And, yet, it must be, because he's still here, hanging in with me through my life-purpose wanderlust (not to be confused with the upcoming festival, although doubtless related) and my domestic bulimia (trash the house for a couple of weeks, then spend the next two freaking out anytime something is out of place). His unwavering devotion as I reinvent myself daily and his support for my yoga practice, endurance training and racing and outdoor adventures, which he often photographs but in which he rarely participates, are evidence that love is not easily shaken.
William Shakespeare said it well in his Sonnet 116, which was read at our wedding by our best man, while wearing a hat with bells on it. Perhaps when a marriage starts thus, only love and insanity can follow.
Let me not to the marriage of true minds
Admit impediments. Love is not love
Which alters when it alteration finds,
Or bends with the remover to remove:
O, no! it is an ever-fixed mark,
That looks on tempests and is never shaken;
It is the star to every wandering bark,
Whose worth’s unknown, although its height be taken,
Love’s not Time’s fool, though rosy lips and cheeks
Within his bending sickle’s compass come;
Love alters not with his brief hours and weeks
But bears it out even to the edge of doom.

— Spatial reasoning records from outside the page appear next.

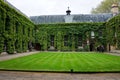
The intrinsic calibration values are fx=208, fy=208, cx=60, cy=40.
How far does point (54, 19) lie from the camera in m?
46.7

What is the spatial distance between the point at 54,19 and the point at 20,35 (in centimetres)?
1534

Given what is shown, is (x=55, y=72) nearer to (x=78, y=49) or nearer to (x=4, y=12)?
(x=4, y=12)

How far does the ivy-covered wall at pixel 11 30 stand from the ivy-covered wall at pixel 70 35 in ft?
25.5

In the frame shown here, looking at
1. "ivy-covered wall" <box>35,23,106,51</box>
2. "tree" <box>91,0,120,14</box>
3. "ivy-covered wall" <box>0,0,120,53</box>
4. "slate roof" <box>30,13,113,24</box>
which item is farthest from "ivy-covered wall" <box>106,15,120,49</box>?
"tree" <box>91,0,120,14</box>

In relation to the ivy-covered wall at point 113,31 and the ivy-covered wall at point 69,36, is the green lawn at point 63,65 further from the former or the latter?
the ivy-covered wall at point 69,36

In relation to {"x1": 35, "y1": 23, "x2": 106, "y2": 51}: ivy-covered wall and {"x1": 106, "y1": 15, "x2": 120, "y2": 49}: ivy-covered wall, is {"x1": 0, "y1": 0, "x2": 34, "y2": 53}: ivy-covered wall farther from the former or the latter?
{"x1": 106, "y1": 15, "x2": 120, "y2": 49}: ivy-covered wall

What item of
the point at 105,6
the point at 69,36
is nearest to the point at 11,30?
the point at 69,36

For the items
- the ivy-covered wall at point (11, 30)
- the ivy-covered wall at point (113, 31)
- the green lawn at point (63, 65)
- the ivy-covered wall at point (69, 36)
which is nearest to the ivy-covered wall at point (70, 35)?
the ivy-covered wall at point (69, 36)

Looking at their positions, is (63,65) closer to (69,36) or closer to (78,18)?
(69,36)

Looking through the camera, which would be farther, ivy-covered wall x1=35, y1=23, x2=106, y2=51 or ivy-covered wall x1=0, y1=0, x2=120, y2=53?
ivy-covered wall x1=35, y1=23, x2=106, y2=51

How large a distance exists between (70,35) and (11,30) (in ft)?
58.5

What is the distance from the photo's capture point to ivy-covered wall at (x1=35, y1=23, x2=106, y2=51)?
42719 mm

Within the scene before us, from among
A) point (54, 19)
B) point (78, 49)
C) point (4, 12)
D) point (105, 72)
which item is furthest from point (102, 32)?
point (105, 72)

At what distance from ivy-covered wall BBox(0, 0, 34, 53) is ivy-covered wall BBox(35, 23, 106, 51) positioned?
777 centimetres
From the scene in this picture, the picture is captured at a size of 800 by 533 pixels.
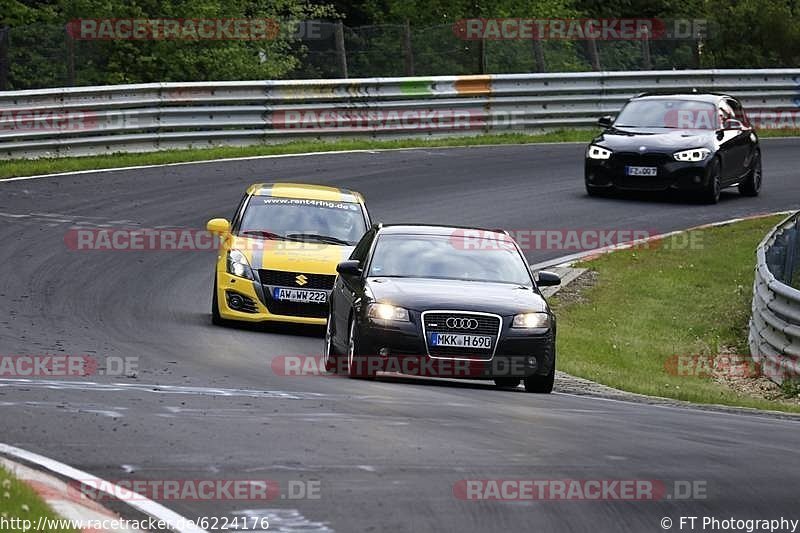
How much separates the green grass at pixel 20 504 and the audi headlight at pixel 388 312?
541 centimetres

If this be error and upon me proved,
I never writ, nor no man ever loved.
Today marks another year in our journey of shared insanity. Love alters not with each year of marriage, but bears it out even through a dreary Adirondack spring, a plethora of mosquitoes and piles of dirty laundry.
My anniversary gift to my husband is to drag him to Vermont, where he will get to sleep in a tent and entertain our seven year old while I join the yoga frenzy at the Wanderlust Festival. Hey, I got him a music ticket for Saturday, so he can join me for Michael Franti's performance (if we can keep our son up that late), so that counts. Doesn't it?